After several minutes, Hasan completes his sura and, for a brief moment, there is stillness in the room.  The morning light has finally rested on the pillows and throughout the house and I am able to clearly make out Hasan’s silhouette as he disrobes before rejoining me under the sheets.  My body is considerably warmer than his now, so he pulls me close—my back to his chest and one of my breasts already cradled in his palm.  I feel his humid breath on the nape of my neck before he settles his lips there to whisper a sweet and sensual “good morning” which will serve as his invitation to commit today’s first sin.

It wasn’t long before meeting Hasan that I had settled into my own religious walk— the original faith of my childhood now repackaged and reintroduced as a personalized adult version of Christianity.  This new and improved God wanted to be my friend, my father and was described with words like patient, forgiving, full of grace which were different from the harsher and more familiar terms like angry, wrathful, and jealous.  While it seemed so much easier to worship this nice God, it was often just as bewildering to have once been plagued with legalistic checks and balances to now only be covered in the “blood of the Lamb,” once and forever after repentance.
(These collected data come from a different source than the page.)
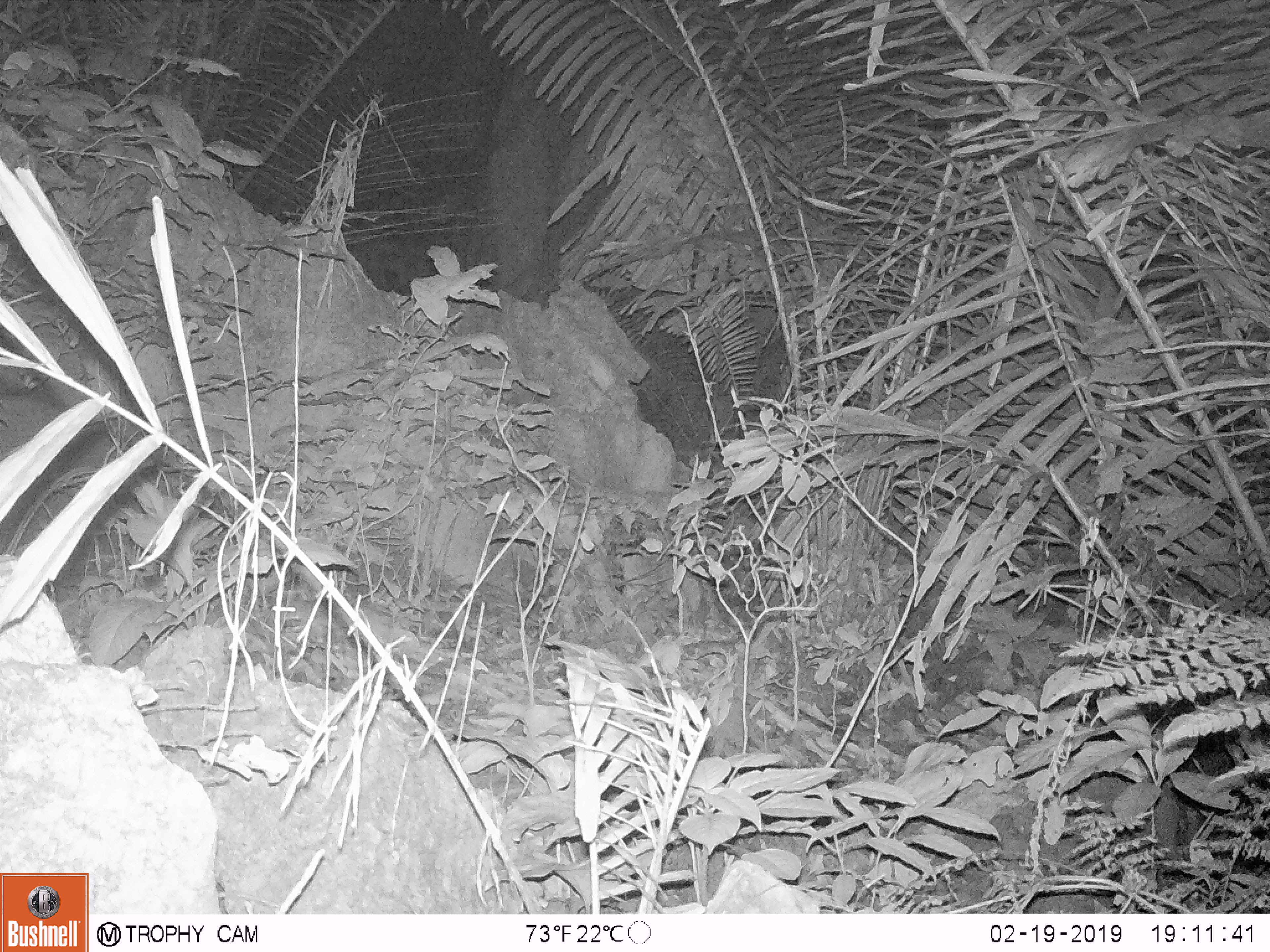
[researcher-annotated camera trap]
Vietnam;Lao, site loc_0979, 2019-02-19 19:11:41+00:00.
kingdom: Animalia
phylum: Chordata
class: Mammalia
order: Rodentia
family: Muridae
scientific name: Muridae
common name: old-world mice and rats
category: unidentified murid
Unidentified murid (old-world mice and rats) (Muridae). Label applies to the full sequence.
The Presbyterian doctrine of today seemed so different from the Pentecostal gospel of my youth.

Yet I never revealed such ambivalence about my beliefs to Hasan.  Instead, we engaged in stimulating conversations about our respective faiths—he maintained that there was only one God, and both Muslims and Christians served the same God, while I insisted that his religion lacked the vital component of recognizing Jesus Christ as Savior of mankind and ultimately the channel through which one reached salvation.  Hasan would allow me to say my piece before he offered a reassuring smile, sometimes lifting my hands to his lips before speaking again. After a long pause he would respond softly, “Zenique, the truth will find you.”